Collaboration with access to same Audacity project


I am new to Audacity and was hoping someone could help me a couple of questions.
I’m a drummer in UK working on songs with a songwriter in the US.
I have an electronic drum kit (Roland TD-6), a focusrite and a MacBook.
My US colleague has an eight-track and a Windows-based computer.
The idea is he writes a backing track (which I get access to) then I record the drum part on a separate track in the project, then he takes back control and finishes the song.
Is this possible using Audacity?
How do we both get access to the same project, allowing us to dip in and out?
(I’d rather not the project back and forth using dropbox or equivalent)

Thanks very much

I’ve been working collaboratively myself recently. The way that I’ve been handling this is to use “Export Multiple” to export each track as 24-bit WAV files. The remote party began the project and wanted to record with a sample rate of 48 kHz, so I set Audacity to also use 48 kHz (48000 Hz) sample rate.

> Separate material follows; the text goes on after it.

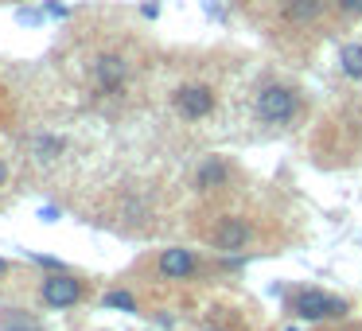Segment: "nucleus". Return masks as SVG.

We share the WAV files via dropbox, so we both have access to all of the files. Uploading a single track is much quicker that having to upload the entire project.

For safety, we both keep local copies of all of the files.

All of the recordings are “clean” / “dry” (no effects). Effects will be added later when they mix down.

A good thing about this way of working is that it does not matter if they use Audacity, Reaper, ProTools or anything else, as nearly all editors / DAWs can work with 24-bit WAV.

One important thing is that all files must start at time = zero (padded with silence at the beginning if necessary). This is required so that the audio will line up correctly, even for parts that don’t start straight away. Audacity does this by default.

I agree that it’s probably better if you can share WAV (or FLAC) files.

And just as a “project organization” issue, it’s best if one person is in charge of the overall project and the mixing.

AUP3 files require an NTFS drive and sometimes people have trouble with “the cloud”. The latency (delay) with remote storage might cause issues too.

And WAV (or FLAC) files are just “simpler” than the AUP3 database file and are less trouble-prone.

You can store (or back-up) an AUP3 file remotely and it should be OK if everybody downloads the file to their local hard drive before opening, and then save to their local drive before uploading it again.

An unrelated thing to look-out for: If anybody is using a “regular soundcard”, the sample-rate clock can be off. (No clock is “perfect”.) When you record on one device and play-back on another, you can get pitch and timing differences.

Sometimes this happens if somebody is recording with a USB mic while listening to a backing track from their soundcard. Everything can be in-tune “live” but when the tracks are mixed they are out-of-tune with each other.

Usually it’s a pitch problem because it doesn’t take much to be out-of-pitch with the other track. (Not a problem with drums). Usually the timing/tempo aren’t off enough to cause a problem over the length of a song, but they can be out-of-sync after a “concert length” performance.